**Text excerpt**

A-label definition

Mark Andrews Mark_Andrews at isc.org
Mon Jun 23 04:51:50 CEST 2008


> John C Klensin wrote:
>  
> >> (1) LDH label, that's AFAIK 1 to 63 letters, digits,
> >>     and hyphens, not starting or ending with a hyphen.
>  
> > And not having two hyphens in the third or forth positions,
> > according to the current definition in idnabis-rationale.
> 
> That would be a major change to what is currently known as
> label in a FQDN of a host.  I hope for one "updates: 1123",
> but not twenty of "updates: ????" for the various RFCs with
> their own idea of a host <label>:
> 
> |  Domain         = sub-domain *("." sub-domain)
> |  sub-domain     = Let-dig [Ldh-str]
> |  Let-dig        = ALPHA / DIGIT
> |  Ldh-str        = *( ALPHA / DIGIT / "-" ) Let-dig
> 
> That is an example in a not yet approved RFC about SMTP ;-)
> 
> > Note that IIR 1035 doesn't say "LDH", and 1123 doesn't
> > either, they say "host name".
> 
> RFC 1035 defines <ldh-str> and <let-dig>, RFC 821 defines
> <ldh-str> and <let-dig>, RFC 937 uses <ldh>, 819, 882, 883,
> 1034, 2486, 2645, 2821, 3467, 3490, 3696, 3743, 4185, 4282,
> 4290, 4408, 4471, 4690, 4713, 5178.   That's what I found 
> with <http://purl.net/xyzzy/-a9/LDH+RFC> 

	Hostnames are defined in RFC 952 which is modified by 1123.
	RFC 1035 does NOT define hostnames.  It says to use
	*existing* rules.  For hostnames it says this would be
	those for hosts.txt, RFC 952.

	RFC 1123 also does not preclude alphanumeric.  What it does
	say is that all the currently allocated tlds (at the time
	of writing) are alphabetic and that because they are
	alphabetic there is no possiblilty of a clash with a dotted
	decimal notation for a IPv4 address.

	At best there is guidance not to allocate a TLD which will
	potentially clash with a representation of a IPv4 address.

		0xde.0xad.0xbe.0xef
		222.137.190.239
		0xdeadbeef
		0337.0211.0276.0357
		033653337357
		3735928559

	xn--* will never clash with a dotted decimial or any other
	representation of a IPv4 address.

	xn--* is a legal tld under RFC 952 and it was not made illegal
	by RFC 1123.

>  <toplabel> 
> > I hope that it is out of scope for this WG, but that is
> > certainly subject to debate.  As you know, I've written
> > the IESG asking them to give some priority to validating
> > that erratum.
> 
> I don't understand why you hope that this is out of scope.

**Data segment**
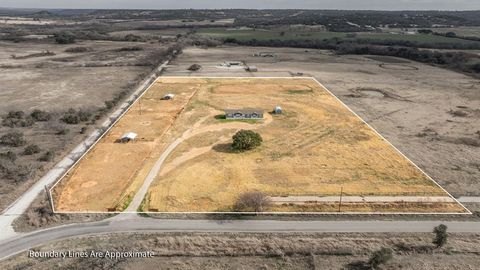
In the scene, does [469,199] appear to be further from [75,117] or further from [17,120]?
[17,120]

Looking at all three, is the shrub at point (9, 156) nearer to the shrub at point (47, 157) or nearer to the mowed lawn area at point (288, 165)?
the shrub at point (47, 157)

**Problem details**
Please take everything from "RFC 1035 does" down to "for a IPv4 address." in the A-label definition thread above and swap "alphabetic" for "letters-only".

**Problem solution**
RFC 1035 does NOT define hostnames.  It says to use
	*existing* rules.  For hostnames it says this would be
	those for hosts.txt, RFC 952.

	RFC 1123 also does not preclude alphanumeric.  What it does
	say is that all the currently allocated tlds (at the time
	of writing) are letters-only and that because they are
	letters-only there is no possiblilty of a clash with a dotted
	decimal notation for a IPv4 address.